出典:
════════════════════

福田(昭)委員 今、大臣からも話がありましたが、安倍総理のスローガンであります経済再生なくして財政健全化なし、これは私は真逆じゃないかなと思っております。財政健全化なくして経済再生なし、これが適切ではないかと思うほどであります。

 それは、アメリカの財政赤字を黒字にした米国のクリントン大統領のときの財政健全化策であります。これを見ますと、クリントン大統領は、富裕層と大企業に増税をして税収を確保して、それをしっかり実はアメリカのさまざまなものに投資をして経済を成長させ、そして財政の健全化もしていきました。私は、このクリントンに学ばないと、とても無理だと思っております。

 したがって、日本の財政はどんどん悪化する一方であります。ですから、本当に、そういった意味で、財政の健全化なくして経済再生なしだと認識を改めることが必要ではないかと思っております。

 そこで、三つ目でありますが、三つ目は、地域活性化にも資する多様なPPP、PFIの推進により、民間資金やノウハウをどこに積極的に活用するのかであります。

 投資効果や必要性の高い事業への重点化を進めるとともに、地域活性化にも資する多様なPPP、PFIの推進により、民間資金やノウハウをどこに積極的に活用するのか、お伺いをいたします。

石井国務大臣 厳しい財政制約のもと、経済成長を持続させるためには、民間活力の活用が不可欠であります。

 国土交通省では、平成三十年六月に政府で策定をいたしましたPPP/PFI推進アクションプランに基づき、PPP、PFIを推進しております。

════════════════════

課題:
**a)** 議事録によると、PPP/PFI推進アクションプランを政府が策定したのはいつですか。
**b)** 議事録のうち、「それは、アメリカの財政赤字を」から始まり「づき、PPP、PFIを推進しております。」で終わる部分を書き写してください。
次の行は、この議事録とは別の出典から取ったものです。

════════════════════

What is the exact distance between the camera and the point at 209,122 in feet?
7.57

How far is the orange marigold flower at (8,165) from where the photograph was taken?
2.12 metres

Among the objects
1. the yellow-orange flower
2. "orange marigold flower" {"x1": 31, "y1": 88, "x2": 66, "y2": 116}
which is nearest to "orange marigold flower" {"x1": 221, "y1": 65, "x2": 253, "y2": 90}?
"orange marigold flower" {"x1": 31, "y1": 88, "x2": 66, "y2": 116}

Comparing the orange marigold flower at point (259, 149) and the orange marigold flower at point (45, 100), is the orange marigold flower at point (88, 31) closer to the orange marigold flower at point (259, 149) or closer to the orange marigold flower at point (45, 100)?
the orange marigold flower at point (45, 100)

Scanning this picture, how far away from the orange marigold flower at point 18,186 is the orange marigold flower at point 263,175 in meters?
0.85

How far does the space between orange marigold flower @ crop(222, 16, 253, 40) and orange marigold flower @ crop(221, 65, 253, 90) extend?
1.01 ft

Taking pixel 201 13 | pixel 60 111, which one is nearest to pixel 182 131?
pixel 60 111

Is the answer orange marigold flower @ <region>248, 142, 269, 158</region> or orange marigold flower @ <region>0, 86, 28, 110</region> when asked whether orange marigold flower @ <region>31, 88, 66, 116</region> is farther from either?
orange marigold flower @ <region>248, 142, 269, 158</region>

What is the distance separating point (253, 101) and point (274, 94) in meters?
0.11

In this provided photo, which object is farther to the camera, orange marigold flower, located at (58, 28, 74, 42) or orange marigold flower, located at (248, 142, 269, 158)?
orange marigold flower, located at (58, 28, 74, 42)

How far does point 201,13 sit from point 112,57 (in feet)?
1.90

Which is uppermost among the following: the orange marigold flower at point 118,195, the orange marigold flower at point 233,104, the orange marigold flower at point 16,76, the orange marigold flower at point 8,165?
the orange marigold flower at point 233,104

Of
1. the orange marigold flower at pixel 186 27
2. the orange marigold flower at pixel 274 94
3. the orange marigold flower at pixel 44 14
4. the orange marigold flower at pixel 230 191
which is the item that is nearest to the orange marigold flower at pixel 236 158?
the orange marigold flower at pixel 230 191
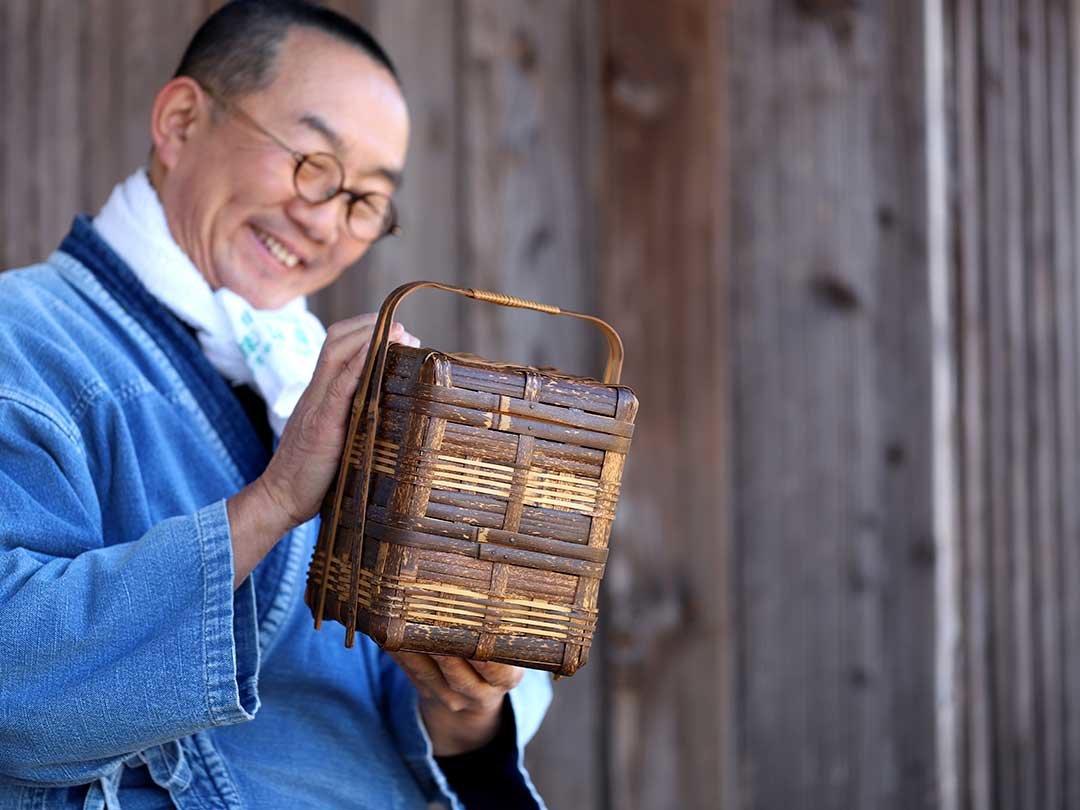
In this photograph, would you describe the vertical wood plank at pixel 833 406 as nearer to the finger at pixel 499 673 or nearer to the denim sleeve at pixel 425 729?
the denim sleeve at pixel 425 729

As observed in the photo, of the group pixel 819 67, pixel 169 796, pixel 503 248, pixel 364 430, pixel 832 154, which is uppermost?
pixel 819 67

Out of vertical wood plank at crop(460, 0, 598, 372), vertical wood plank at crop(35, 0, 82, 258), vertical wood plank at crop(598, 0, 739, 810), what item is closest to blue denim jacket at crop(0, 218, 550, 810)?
vertical wood plank at crop(35, 0, 82, 258)

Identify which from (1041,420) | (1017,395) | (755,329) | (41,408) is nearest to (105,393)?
(41,408)

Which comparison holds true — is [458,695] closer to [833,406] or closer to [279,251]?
[279,251]

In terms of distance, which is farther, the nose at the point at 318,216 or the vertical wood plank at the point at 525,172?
the vertical wood plank at the point at 525,172

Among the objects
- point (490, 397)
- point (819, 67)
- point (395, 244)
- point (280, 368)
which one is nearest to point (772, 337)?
point (819, 67)

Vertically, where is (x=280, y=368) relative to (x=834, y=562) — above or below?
above

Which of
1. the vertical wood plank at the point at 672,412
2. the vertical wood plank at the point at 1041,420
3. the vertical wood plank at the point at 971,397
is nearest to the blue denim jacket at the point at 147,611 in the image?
the vertical wood plank at the point at 672,412

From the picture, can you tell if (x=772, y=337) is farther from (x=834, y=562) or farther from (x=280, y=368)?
(x=280, y=368)

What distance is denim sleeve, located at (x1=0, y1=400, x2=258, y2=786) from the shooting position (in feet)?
3.83

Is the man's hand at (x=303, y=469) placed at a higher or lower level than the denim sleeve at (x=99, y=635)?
higher

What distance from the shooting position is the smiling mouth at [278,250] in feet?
5.37

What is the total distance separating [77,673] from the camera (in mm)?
1175

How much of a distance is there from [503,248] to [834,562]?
853 millimetres
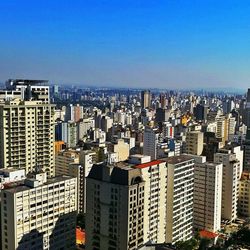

════════════════════

問題の解答:
**a)** 平成三十年六月です。

**b)**
それは、アメリカの財政赤字を黒字にした米国のクリントン大統領のときの財政健全化策であります。これを見ますと、クリントン大統領は、富裕層と大企業に増税をして税収を確保して、それをしっかり実はアメリカのさまざまなものに投資をして経済を成長させ、そして財政の健全化もしていきました。私は、このクリントンに学ばないと、とても無理だと思っております。

 したがって、日本の財政はどんどん悪化する一方であります。ですから、本当に、そういった意味で、財政の健全化なくして経済再生なしだと認識を改めることが必要ではないかと思っております。

 そこで、三つ目でありますが、三つ目は、地域活性化にも資する多様なPPP、PFIの推進により、民間資金やノウハウをどこに積極的に活用するのかであります。

 投資効果や必要性の高い事業への重点化を進めるとともに、地域活性化にも資する多様なPPP、PFIの推進により、民間資金やノウハウをどこに積極的に活用するのか、お伺いをいたします。

石井国務大臣 厳しい財政制約のもと、経済成長を持続させるためには、民間活力の活用が不可欠であります。

 国土交通省では、平成三十年六月に政府で策定をいたしましたPPP/PFI推進アクションプランに基づき、PPP、PFIを推進しております。